» Документ
****************************************
Ольга Берггольц — прижизненная легенда. Ее называли и называют «музой блокадного города», «Мадонной блокады» и просто «нашей Олей» … Ее трагический голос обрел силу в осажденном Ленинграде. «Писать честно, о том именно, что чувствуешь, о том именно, что думаешь, — это стало и есть для меня заветом» , — сказала Берггольц в начале своего творческого пути и осталась верна себе до конца.
Отзывы.
Дарина Тимофеева о Ольге Бергольц.
16 ноября во дворце Белосельских-Белозерских две белые хризантемы были возложены к портрету Ольги Федоровны. Даниил Гранин был первым, кто произнес слова в память поэтессы: «Ольга Берггольц — особое явление, особая боль, любовь, гордость и ленинградцев, и петербуржцев. Она была красивым человеком. А голос ее — поразительный голос». Ольгу Федоровну вспоминали и народный артист Андрей Толубеев, и критик Александр Рубашкин. Студенты Института управления и экономики читали произведения блокадной поэтессы и возлагали цветы. Вспоминали человека, который все 900 дней блокады постоянно выступал по ленинградскому радио, помогая людям бороться со смертью. Она была и поддержкой, и утешением для блокадников. Осенью 41-го, страшной осенью для осажденного Ленинграда, Ольга Федоровна пишет в дневнике строки: «Я никогда с такою силой, как в эту осень, не жила. Я никогда такой красивой, как в эту пору не была».
Не так давно при участии сестры поэтессы Марии Федоровны и Института управления и экономики была издана новая книга Ольги Берггольц «Встреча». В ней опубликован самый полный текст одного из главных ее произведений «Дневные звезды», первая часть и фрагменты незавершенной второй части. Читатель найдет в книге полные пронзительных откровений письма, отрывки из дневников, различные документы, а также текст четырех передач об Ольге Берггольц, прочитанных по ленинградскому радио. В книге опубликованы стихи, помеченные датами «1939, февраль. Камера 33», «Март 1939. Одиночка 17», и другие.
Борис Ельцин Акты Президента РФ 1992;95 гг.: Об увековечении памяти О. Ф. Берггольц (Указ от 03.10.94 N 1968).
Об увековечении памяти О. Ф. Берггольц (Указ от 03.10.94 N 1968).
****************************************
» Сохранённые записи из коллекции

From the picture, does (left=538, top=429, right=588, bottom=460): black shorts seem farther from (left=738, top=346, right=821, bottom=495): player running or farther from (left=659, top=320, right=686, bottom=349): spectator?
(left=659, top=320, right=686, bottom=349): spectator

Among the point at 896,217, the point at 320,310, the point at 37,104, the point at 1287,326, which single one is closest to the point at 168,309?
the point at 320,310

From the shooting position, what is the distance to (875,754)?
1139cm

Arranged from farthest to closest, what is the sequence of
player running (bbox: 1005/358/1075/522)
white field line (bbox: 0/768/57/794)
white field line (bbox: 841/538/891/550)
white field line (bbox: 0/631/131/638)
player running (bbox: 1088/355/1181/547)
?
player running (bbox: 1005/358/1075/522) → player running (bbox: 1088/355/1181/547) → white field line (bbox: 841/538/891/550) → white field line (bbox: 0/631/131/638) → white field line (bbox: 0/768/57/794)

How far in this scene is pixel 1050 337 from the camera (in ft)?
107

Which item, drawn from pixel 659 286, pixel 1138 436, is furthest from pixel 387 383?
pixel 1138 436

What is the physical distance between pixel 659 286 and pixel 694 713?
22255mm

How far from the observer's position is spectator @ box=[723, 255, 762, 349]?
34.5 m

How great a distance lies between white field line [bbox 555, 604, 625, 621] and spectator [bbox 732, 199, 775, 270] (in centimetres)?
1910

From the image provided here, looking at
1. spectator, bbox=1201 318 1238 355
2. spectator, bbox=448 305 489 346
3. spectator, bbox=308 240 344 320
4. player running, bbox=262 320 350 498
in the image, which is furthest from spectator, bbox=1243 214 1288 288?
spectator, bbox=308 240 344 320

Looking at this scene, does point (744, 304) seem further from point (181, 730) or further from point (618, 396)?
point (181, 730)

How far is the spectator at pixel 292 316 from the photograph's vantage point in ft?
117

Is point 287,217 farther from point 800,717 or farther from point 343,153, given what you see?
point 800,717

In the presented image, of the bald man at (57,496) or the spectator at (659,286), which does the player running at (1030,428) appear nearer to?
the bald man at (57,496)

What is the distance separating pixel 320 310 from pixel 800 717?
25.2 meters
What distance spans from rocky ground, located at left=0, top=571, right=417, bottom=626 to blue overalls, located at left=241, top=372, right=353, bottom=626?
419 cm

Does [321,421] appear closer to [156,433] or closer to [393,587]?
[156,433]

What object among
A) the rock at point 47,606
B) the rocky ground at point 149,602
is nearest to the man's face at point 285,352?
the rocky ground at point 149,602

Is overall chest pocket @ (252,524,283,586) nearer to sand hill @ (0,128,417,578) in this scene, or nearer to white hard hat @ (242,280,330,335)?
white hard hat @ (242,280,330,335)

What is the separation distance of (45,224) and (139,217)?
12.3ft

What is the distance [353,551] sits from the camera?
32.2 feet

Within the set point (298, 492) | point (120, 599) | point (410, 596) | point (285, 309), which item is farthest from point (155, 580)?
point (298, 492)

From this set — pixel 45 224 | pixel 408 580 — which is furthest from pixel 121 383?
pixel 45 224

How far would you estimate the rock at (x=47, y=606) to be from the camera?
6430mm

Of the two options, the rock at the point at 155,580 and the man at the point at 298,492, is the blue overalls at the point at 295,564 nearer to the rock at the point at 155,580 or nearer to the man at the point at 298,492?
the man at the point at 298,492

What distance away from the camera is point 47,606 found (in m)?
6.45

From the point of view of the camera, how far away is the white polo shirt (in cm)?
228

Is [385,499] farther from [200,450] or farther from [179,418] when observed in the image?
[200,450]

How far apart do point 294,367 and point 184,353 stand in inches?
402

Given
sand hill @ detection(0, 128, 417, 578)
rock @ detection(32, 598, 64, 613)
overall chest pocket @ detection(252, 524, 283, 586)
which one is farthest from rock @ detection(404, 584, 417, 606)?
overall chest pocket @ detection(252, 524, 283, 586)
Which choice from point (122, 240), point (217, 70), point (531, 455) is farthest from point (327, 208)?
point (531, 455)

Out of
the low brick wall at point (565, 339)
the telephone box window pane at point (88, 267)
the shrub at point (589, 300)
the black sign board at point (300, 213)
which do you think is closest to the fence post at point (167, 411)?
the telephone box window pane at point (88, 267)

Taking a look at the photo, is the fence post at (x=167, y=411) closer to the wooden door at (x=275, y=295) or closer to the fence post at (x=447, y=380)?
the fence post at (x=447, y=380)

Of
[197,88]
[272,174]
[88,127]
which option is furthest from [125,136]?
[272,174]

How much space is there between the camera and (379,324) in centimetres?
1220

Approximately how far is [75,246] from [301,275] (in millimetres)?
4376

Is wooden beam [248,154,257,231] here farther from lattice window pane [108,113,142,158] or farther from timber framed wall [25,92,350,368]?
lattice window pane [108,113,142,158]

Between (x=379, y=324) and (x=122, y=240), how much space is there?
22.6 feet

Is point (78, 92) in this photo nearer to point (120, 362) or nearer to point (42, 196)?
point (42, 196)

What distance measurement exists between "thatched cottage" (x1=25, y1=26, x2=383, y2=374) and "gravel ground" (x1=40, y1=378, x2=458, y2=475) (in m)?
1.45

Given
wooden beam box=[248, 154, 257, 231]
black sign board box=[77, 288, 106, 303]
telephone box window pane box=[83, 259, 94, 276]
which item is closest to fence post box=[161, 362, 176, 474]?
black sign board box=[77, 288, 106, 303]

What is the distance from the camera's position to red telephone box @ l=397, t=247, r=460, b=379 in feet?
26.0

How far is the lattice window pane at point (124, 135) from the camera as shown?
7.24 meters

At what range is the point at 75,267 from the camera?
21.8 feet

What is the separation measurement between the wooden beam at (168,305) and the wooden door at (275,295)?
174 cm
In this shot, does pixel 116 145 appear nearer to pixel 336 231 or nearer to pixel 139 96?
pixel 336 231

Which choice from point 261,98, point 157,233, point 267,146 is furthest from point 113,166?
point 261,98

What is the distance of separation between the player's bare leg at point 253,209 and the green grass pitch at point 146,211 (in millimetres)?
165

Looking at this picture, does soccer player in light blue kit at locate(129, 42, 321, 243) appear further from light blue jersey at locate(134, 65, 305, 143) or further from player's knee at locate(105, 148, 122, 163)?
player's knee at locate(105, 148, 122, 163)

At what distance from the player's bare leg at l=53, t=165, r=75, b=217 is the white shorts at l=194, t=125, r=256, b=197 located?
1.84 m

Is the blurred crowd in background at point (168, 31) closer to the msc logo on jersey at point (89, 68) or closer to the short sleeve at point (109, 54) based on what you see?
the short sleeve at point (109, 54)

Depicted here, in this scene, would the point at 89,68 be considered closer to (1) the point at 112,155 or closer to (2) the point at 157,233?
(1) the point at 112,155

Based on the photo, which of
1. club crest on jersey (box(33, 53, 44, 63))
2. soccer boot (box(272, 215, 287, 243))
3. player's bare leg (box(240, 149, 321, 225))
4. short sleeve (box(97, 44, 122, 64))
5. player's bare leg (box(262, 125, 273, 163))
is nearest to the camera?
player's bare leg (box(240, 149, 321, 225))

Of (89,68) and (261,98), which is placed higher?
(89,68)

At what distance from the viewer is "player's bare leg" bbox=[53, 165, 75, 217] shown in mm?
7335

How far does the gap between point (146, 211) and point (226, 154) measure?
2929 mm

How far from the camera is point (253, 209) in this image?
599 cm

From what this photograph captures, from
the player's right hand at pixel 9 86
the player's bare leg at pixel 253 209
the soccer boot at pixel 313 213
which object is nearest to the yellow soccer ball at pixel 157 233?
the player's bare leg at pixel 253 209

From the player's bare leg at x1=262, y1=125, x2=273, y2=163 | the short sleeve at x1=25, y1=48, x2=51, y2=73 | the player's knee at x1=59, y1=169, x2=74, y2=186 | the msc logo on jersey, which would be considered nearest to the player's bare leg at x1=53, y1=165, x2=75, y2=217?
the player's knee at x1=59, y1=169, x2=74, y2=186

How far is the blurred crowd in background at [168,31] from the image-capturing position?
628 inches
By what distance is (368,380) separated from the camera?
****************************************
» Задание 1
Кто в тексте об Ольге Берггольц первым произнёс слова в память поэтессы 16 ноября во дворце Белосельских-Белозерских?
» Задание 2
Продолжите, пожалуйста, текст об Ольге Берггольц после его последнего предложения.
Для работы записи не нужны.

» Ответ к заданию 1
Даниил Гранин.

» Ответ к заданию 2
Александр Рубашкин о Ольге Бергольц В моем городе [Санкт-Петербург] есть три памятника Ольге Берггольц — один на доме, где она жила в тридцатые, на улице Рубинштейна, второй у входа в Дом радио, на тогдашней улице Пролеткульта (угол Ракова), бывшем в блокадные дни и ночи и ее домом: «здесь жили дикторы и репортеры, поэт, артистки, всех не перечесть…» и третий — на литераторских мостках Волкова кладбища… В промозглый ноябрьский день 1975 года мы прощались с Ольгой Федоровной Берггольц, сначала в Доме писателя на Воинова, а потом на литераторских мостках Волкова кладбища. В мае нынешнего довелось снова прийти к ее могиле: отмечали 90-летие со дня рождения поэтессы. Из тех, кто провожал Берггольц, почти никого уже не осталось — ни Федора Абрамова, ни Михаила Дудина, ни Майи Борисовой. Но была младшая — на два года — сестра, которой посвящены известные стихи сентября 1941 года «Машенька, сестра моя, москвичка…», выступили литераторы, знавшие «блокадную музу», какой она осталась и в памяти блокадников, и в портретах художников и скульпторов, запечатлевших автора «знаковых стихов» о блокаде. Это она сказала: «Сто двадцать пять блокадных грамм, с огнем и кровью пополам». И на стене Пискаревского мемориального кладбища запечатлены ее же слова, рожденные не только памятью о сотнях тысяч жертв блокадной беды: «Никто не забыт и ничто не забыто».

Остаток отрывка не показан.